Nous avons eu dans le passé quelques options à propos de puits de pétrole existants. Il y a d'abord eu ce que l'on appelait le «trou de serrure.» En pareille situation, vous donnez à l'exploitant un accès routier et un cercle de terre autour du puits. Cela en fait permet d'avoir une réserve autour d'un puits de pétrole en production, mais les Premières nations ne bénéficient d'aucun avantage de cette production.
Récemment, la province de l'Alberta nous a autorisés à conclure des accords permettant aux Premières nations de négocier avec un intérêt pétrolier en vue d'acheter certaines ou toutes les parts.
Une autre option consiste à voir si l'intérêt provincial peut correspondre à celui du fédéral dans les cas de concessions de pétrole et de gaz naturel. Cela a été difficile à faire, parce que nous n'avions pas de très bons outils, sans compter la lacune dont j'ai fait mention un peu plus tôt. C'est faire un peu acte de foi que de renoncer à l'intérêt provincial dans l'espoir d'obtenir un intérêt fédéral lorsque la bande doit procéder à un vote entre-temps et que l'on n'en connaît pas les résultats.

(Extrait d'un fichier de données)
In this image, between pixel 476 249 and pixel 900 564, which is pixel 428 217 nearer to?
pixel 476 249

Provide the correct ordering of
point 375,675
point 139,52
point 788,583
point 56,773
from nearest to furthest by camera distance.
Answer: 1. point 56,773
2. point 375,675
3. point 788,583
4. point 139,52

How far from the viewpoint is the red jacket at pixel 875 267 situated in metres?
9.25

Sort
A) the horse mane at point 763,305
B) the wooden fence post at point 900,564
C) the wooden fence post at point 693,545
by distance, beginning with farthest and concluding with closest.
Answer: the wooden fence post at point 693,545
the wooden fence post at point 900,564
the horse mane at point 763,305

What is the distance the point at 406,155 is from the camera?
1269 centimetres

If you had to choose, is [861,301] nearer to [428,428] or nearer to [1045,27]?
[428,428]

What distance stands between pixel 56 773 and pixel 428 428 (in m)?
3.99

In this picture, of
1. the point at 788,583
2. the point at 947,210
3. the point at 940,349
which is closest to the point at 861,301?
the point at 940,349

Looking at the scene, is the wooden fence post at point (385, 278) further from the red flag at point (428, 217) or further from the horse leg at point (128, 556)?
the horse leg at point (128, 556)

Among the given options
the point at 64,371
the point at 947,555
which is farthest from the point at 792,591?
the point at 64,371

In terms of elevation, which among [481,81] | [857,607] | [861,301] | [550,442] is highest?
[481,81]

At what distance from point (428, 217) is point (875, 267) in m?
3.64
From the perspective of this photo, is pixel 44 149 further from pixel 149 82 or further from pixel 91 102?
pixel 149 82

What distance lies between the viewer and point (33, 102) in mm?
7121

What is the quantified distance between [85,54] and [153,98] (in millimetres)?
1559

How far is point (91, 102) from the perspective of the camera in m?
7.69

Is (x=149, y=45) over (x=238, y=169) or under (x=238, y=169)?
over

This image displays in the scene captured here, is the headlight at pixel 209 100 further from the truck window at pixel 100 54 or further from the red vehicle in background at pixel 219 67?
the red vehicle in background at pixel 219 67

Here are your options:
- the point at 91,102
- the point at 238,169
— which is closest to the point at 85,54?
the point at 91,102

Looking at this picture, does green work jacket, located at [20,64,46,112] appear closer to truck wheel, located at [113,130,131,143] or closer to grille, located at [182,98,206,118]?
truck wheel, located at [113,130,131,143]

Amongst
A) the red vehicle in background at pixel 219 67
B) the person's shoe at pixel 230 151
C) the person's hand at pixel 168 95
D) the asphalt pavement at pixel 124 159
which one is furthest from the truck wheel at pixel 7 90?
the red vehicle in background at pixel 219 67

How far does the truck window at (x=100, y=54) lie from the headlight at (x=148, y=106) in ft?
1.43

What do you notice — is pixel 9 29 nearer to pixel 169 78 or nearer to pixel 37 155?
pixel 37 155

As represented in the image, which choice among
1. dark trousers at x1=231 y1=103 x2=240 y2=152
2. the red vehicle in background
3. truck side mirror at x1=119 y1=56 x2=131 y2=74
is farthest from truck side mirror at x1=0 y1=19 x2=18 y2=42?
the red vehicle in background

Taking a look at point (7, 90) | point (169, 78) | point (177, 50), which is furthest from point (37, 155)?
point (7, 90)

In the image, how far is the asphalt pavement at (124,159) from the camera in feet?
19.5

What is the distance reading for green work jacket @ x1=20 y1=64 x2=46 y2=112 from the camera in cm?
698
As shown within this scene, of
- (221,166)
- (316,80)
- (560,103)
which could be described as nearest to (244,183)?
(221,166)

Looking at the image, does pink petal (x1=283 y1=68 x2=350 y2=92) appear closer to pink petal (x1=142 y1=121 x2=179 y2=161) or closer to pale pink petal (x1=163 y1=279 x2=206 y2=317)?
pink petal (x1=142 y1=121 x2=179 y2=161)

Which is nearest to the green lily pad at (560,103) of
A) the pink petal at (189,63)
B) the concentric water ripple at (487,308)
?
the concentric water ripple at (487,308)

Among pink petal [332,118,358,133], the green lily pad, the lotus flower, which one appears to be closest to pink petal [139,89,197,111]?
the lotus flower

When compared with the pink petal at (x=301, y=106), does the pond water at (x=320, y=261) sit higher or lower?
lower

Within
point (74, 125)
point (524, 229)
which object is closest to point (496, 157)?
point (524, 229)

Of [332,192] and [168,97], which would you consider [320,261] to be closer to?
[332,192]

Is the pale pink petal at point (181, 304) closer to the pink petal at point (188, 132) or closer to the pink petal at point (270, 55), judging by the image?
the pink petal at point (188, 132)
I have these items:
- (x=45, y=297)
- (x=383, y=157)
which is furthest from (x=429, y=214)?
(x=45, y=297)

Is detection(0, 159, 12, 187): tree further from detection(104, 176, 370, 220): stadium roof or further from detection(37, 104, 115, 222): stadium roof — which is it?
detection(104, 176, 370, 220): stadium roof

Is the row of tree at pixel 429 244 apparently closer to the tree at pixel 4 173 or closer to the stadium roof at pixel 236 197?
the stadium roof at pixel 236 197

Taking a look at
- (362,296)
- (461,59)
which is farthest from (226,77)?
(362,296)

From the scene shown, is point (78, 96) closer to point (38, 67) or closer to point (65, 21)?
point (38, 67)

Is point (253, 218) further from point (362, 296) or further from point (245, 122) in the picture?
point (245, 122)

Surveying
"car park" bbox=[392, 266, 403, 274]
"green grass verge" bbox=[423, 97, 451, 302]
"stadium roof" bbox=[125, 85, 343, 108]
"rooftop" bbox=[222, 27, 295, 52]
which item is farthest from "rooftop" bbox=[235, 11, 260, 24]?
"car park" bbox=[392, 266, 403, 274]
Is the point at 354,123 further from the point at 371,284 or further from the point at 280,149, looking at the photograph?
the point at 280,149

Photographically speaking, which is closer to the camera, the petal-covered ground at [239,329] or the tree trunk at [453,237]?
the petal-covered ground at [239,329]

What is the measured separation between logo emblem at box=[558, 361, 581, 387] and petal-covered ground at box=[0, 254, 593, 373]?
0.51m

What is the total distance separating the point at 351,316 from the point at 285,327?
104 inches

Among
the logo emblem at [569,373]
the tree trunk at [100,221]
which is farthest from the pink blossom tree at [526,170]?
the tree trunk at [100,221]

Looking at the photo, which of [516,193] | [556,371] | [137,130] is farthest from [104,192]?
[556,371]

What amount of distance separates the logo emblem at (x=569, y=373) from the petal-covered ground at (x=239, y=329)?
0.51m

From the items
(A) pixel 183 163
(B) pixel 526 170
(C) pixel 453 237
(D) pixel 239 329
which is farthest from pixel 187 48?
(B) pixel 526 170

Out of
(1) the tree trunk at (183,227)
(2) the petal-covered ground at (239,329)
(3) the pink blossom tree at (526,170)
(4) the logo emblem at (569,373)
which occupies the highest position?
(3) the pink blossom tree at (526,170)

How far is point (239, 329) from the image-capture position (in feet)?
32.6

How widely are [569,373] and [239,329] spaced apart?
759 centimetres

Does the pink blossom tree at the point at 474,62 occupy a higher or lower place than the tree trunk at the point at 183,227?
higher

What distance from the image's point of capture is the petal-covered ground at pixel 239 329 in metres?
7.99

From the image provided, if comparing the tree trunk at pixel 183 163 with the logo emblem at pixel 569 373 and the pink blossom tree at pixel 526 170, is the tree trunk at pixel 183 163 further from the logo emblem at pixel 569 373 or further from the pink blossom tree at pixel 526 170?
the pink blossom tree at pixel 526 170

À FAIRE:
• 1. Répondez à ces questions d'après le passage :
(a) Quel nom donnait-on à la première option concernant les puits de pétrole existants ?
(b) Quelle province a récemment autorisé la conclusion d'accords permettant aux Premières nations de négocier avec un intérêt pétrolier ?
(c) Que doit faire la bande entre-temps lorsqu'on renonce à l'intérêt provincial dans l'espoir d'obtenir un intérêt fédéral ?
• 2. Veuillez recopier fidèlement le passage depuis « Nous avons eu » jusqu'à « toutes les parts. » inclus.

LES RÉPONSES:
• 1.
(a) Le «trou de serrure».
(b) L'Alberta.
(c) Procéder à un vote.

• 2.
Nous avons eu dans le passé quelques options à propos de puits de pétrole existants. Il y a d'abord eu ce que l'on appelait le «trou de serrure.» En pareille situation, vous donnez à l'exploitant un accès routier et un cercle de terre autour du puits. Cela en fait permet d'avoir une réserve autour d'un puits de pétrole en production, mais les Premières nations ne bénéficient d'aucun avantage de cette production.
Récemment, la province de l'Alberta nous a autorisés à conclure des accords permettant aux Premières nations de négocier avec un intérêt pétrolier en vue d'acheter certaines ou toutes les parts.